JaseZiv / worldfootballR

A wrapper for extracting world football (soccer) data from FBref, Transfermark, Understat
https://jaseziv.github.io/worldfootballR/
433 stars 59 forks source link

`tm_player_transfer_history()` failing due to not being available in the HTML of transfermarkt #342

Closed JaseZiv closed 7 months ago

JaseZiv commented 8 months ago

Without using some form of browser automation, player transfer histories are no longer able to be scraped by tm_player_transfer_history() in its current form.

Will open this issue and try to incorporate the work @tonyelhabr did using chromote to obtain certain FBREF data points.

tonyelhabr commented 7 months ago

Without using some form of browser automation, player transfer histories are no longer able to be scraped by tm_player_transfer_history() in its current form.

Will open this issue and try to incorporate the work @tonyelhabr did using chromote to obtain certain FBREF data points.

I tried out the chromote approach and found that I'm getting blocked upon loading a player URL.

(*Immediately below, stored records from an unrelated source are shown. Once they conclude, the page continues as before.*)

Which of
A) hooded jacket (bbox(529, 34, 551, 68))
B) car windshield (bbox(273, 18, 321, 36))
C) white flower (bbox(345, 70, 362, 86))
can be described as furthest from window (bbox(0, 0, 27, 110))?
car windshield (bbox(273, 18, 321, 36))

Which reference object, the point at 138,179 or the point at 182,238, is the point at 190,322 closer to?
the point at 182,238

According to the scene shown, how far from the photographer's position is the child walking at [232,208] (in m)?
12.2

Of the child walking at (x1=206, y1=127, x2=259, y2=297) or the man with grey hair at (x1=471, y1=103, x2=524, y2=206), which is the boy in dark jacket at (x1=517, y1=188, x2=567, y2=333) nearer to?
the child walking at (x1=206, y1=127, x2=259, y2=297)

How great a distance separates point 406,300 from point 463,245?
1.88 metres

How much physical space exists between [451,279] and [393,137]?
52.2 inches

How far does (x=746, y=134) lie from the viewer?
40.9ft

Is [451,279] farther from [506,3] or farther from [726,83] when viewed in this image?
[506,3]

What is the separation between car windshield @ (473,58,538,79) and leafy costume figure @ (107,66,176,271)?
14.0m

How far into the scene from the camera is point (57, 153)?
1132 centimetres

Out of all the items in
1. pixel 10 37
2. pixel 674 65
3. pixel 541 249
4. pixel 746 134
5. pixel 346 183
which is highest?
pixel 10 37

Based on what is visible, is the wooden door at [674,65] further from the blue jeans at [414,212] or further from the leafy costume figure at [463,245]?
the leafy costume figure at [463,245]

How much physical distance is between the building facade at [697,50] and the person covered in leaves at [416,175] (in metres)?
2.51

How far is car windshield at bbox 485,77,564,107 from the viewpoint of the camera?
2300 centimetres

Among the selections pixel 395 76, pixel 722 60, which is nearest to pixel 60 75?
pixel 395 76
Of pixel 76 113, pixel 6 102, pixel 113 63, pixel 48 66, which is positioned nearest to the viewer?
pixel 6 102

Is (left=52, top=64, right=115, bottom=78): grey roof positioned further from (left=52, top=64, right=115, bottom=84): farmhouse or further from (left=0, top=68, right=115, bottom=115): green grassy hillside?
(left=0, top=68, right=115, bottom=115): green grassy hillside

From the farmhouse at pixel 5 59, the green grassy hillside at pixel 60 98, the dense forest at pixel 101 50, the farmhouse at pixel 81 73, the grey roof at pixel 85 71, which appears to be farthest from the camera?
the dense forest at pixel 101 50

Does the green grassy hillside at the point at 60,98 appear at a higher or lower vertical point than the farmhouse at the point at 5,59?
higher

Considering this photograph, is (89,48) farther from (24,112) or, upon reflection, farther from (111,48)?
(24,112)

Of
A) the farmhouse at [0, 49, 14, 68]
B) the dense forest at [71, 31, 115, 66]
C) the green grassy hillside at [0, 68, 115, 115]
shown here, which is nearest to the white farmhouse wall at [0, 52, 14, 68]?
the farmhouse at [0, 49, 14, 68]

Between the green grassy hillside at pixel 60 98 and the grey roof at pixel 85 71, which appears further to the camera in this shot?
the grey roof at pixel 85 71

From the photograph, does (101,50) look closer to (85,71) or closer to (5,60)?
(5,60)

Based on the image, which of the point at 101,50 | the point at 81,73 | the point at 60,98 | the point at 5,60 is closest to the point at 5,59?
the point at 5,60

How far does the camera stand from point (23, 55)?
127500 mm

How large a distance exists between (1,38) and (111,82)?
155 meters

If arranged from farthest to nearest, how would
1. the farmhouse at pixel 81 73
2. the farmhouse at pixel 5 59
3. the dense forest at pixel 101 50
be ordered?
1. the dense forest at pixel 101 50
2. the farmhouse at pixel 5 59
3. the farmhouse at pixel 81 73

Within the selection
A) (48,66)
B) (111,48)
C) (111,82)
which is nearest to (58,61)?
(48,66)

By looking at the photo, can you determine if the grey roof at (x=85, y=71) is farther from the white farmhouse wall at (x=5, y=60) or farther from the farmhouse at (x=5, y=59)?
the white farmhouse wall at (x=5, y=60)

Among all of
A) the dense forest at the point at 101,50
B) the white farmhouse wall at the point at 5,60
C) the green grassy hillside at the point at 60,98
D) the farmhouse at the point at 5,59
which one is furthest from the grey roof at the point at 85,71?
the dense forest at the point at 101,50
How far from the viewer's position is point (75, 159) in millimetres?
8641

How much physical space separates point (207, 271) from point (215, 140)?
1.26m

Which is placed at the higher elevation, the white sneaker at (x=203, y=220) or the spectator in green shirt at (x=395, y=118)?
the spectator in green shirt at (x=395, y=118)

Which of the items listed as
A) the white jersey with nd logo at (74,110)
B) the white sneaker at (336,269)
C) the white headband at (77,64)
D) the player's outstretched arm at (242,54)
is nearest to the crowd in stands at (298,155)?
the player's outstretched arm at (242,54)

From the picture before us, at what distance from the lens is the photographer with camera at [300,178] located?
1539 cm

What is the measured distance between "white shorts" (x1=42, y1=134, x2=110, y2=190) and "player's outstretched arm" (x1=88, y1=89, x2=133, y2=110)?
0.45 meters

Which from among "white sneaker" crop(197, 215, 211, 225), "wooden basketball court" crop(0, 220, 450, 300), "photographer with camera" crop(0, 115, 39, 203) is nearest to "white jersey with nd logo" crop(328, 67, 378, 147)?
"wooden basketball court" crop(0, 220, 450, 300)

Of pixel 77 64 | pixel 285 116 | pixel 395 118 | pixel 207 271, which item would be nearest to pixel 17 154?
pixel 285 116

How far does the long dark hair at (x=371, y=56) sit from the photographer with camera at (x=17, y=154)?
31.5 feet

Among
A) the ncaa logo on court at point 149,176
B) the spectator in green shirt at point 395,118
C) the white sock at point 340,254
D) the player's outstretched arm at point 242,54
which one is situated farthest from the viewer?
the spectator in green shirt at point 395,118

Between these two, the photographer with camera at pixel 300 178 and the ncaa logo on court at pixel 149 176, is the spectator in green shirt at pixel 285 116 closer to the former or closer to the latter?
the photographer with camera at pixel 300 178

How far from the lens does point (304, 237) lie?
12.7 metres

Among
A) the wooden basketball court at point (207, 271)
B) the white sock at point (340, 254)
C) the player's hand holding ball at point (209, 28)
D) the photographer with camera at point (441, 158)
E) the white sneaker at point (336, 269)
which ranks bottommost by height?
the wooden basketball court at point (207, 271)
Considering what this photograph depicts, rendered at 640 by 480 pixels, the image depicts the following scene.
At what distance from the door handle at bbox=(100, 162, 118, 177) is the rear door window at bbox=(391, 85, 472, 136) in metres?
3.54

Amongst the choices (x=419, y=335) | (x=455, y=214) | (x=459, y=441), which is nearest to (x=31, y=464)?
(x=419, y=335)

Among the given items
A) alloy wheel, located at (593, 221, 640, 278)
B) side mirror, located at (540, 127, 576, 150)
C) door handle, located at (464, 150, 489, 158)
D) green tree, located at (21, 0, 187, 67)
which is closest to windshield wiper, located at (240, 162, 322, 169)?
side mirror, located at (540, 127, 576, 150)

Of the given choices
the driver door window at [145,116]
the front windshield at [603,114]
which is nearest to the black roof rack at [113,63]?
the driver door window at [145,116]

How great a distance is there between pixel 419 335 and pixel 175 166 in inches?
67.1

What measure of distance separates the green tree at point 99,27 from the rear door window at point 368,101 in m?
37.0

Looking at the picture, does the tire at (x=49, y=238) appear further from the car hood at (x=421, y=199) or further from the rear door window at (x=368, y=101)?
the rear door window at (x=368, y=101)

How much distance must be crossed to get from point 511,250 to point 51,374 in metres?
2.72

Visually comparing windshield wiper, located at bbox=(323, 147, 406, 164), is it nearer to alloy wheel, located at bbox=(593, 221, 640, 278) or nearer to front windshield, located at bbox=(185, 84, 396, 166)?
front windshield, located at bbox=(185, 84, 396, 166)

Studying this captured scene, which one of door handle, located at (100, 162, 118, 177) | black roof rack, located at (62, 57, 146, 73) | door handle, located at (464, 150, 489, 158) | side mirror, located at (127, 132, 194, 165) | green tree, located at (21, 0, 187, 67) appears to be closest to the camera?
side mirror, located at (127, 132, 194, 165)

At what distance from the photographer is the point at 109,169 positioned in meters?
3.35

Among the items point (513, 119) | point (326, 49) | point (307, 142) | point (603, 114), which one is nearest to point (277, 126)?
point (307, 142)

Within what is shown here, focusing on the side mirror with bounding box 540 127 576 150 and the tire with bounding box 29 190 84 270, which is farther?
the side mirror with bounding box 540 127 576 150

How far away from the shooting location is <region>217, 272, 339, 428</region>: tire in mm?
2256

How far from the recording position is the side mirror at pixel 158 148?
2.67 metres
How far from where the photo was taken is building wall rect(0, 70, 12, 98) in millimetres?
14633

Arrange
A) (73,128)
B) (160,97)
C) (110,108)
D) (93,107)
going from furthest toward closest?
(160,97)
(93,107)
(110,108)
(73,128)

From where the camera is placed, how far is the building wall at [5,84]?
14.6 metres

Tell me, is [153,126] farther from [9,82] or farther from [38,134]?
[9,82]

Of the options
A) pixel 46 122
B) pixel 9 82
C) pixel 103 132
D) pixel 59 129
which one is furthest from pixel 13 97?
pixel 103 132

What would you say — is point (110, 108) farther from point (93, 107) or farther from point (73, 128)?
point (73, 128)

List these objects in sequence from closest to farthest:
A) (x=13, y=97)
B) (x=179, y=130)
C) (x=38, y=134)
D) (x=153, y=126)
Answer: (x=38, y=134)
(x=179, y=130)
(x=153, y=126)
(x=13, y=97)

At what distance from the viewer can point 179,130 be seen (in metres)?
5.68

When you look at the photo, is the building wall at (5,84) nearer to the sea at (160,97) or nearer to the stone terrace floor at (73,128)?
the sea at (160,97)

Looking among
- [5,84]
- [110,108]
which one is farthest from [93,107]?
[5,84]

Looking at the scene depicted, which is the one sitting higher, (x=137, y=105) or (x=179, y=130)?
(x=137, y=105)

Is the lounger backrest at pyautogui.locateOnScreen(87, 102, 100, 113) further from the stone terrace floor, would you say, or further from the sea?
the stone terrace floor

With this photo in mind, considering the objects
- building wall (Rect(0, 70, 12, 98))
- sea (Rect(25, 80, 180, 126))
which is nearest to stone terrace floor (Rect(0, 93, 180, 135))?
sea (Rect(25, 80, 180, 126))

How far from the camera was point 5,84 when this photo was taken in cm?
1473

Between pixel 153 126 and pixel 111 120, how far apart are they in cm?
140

session <- worldfootballR:::worldfootballr_chromote_session("https://www.transfermarkt.com/cristiano-ronaldo/profil/spieler/8198")
session$session$view()

image

I did find that there is an API call that we can make to get some of the transfer history elements, although I'm not sure how we'll get some things like from_country and to_country.

library(worldfootballR)
library(httr)
#> Warning: package 'httr' was built under R version 4.2.3
headers = c(
  `User-Agent` = getOption("worldfootballR.agent")
)

res <- httr::GET(
  url = "https://www.transfermarkt.com/ceapi/transferHistory/list/8198",
  httr::add_headers(.headers = headers)
)

cont <- content(res)
transfers <- cont$transfers
str(transfers[1:2], max.level = 2)
#> List of 2
#>  $ :List of 12
#>   ..$ url               : chr "/cristiano-ronaldo/transfers/spieler/8198/transfer_id/4197140"
#>   ..$ from              :List of 7
#>   ..$ to                :List of 7
#>   ..$ futureTransfer    : int 0
#>   ..$ date              : chr "Jan 1, 2023"
#>   ..$ dateUnformatted   : chr "2023-01-01"
#>   ..$ upcoming          : logi FALSE
#>   ..$ season            : chr "22/23"
#>   ..$ marketValue       : chr "€20.00m"
#>   ..$ fee               : chr "-"
#>   ..$ showUpcomingHeader: logi FALSE
#>   ..$ showResetHeader   : logi FALSE
#>  $ :List of 12
#>   ..$ url               : chr "/cristiano-ronaldo/transfers/spieler/8198/transfer_id/4152208"
#>   ..$ from              :List of 7
#>   ..$ to                :List of 7
#>   ..$ futureTransfer    : int 0
#>   ..$ date              : chr "Nov 22, 2022"
#>   ..$ dateUnformatted   : chr "2022-11-22"
#>   ..$ upcoming          : logi FALSE
#>   ..$ season            : chr "22/23"
#>   ..$ marketValue       : chr "€20.00m"
#>   ..$ fee               : chr "-"
#>   ..$ showUpcomingHeader: logi FALSE
#>   ..$ showResetHeader   : logi FALSE
tonyelhabr commented 7 months ago

Upon a GitHub search, I found that a python package made a similar fix in the past 2 weeks. Here is their code for scraping history.

tonyelhabr commented 7 months ago

Oh, so I think we can still get the "extra info" from server-side loaded data. So we may actually be capable of returning the same data from the function as before.